We envisage more scMulti-omics data and computational tools becoming available for integrative analysis in immuno-oncology. As more data is generated, databases that systematically collect processed single-cell data in immuno-oncology are needed (e.g., TISCH22). Such databases can create a path towards innovative studies in tool development and optimization, and provide opportunities for the potential integration of different modalities across different cancer types, species, and treatment conditions. With the increased generation of scMulti-omics data, deep learning will revolutionize tool development and single-cell data analysis, as deep learning frameworks are powerful in extracting features from complex data in a hypothesis-free manner23. For example, a deep graph representative learning framework (e.g., graph transformer) can be used to extract and learn the appropriate features of different modalities in order to characterize cellular heterogeneity.
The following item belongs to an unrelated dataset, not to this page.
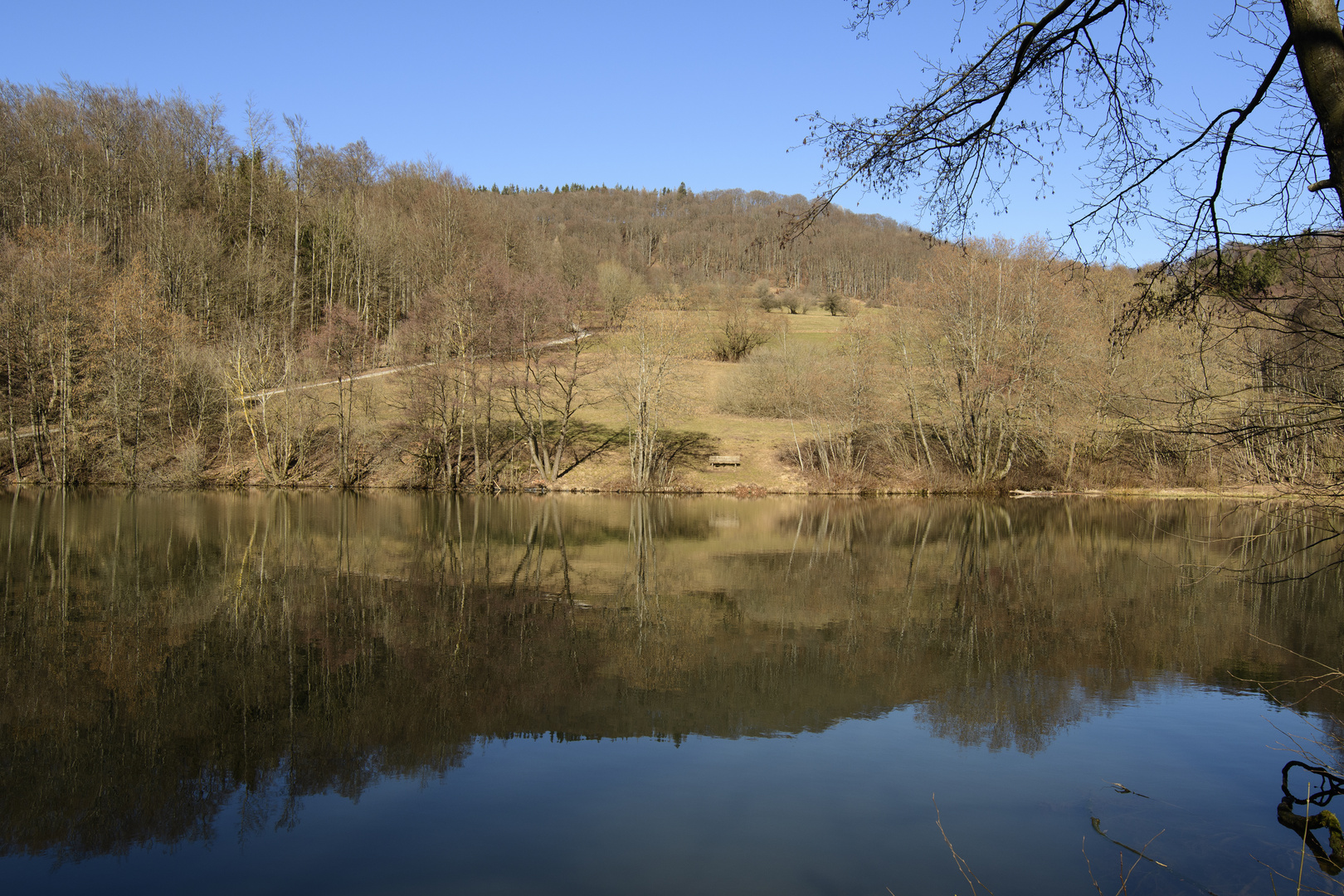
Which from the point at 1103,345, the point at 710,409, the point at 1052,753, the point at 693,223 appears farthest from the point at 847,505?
the point at 693,223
It has a great potential to identify the joint embeddings of cells and multiple modalities synergistically, with a heterogeneous graph model that includes cells, genes, chromatin peaks, and other epigenetic elements in the same graph (Fig. 2a). In addition, the design of an end-to-end deep learning framework with composable elements could be used where different analysis steps are highly modularized, and users can customize the framework by removing or adding steps. In such a way, all of the different steps in the framework can be trained simultaneously instead of in a sequential manner. Last, more wet-lab efforts are needed for validating the integrative analysis results of scMulti-omics data. Single-cell CRISPR screening is one option that can test a limited number of genomic and non-genomic sites at once to observe the perturbance effect of the target genes or epigenetic factors24 (Fig. 2b).

Fig. 2: Deep learning modeling and wet-lab validations for scMulti-omics data.
figure 2

a Heterogeneous graphs and deep learning models can enable sophisticated biological network inference from scMulti-omics data. b Wet-lab experimental validations bridge scMulti-omics predictive findings with phenotype changes.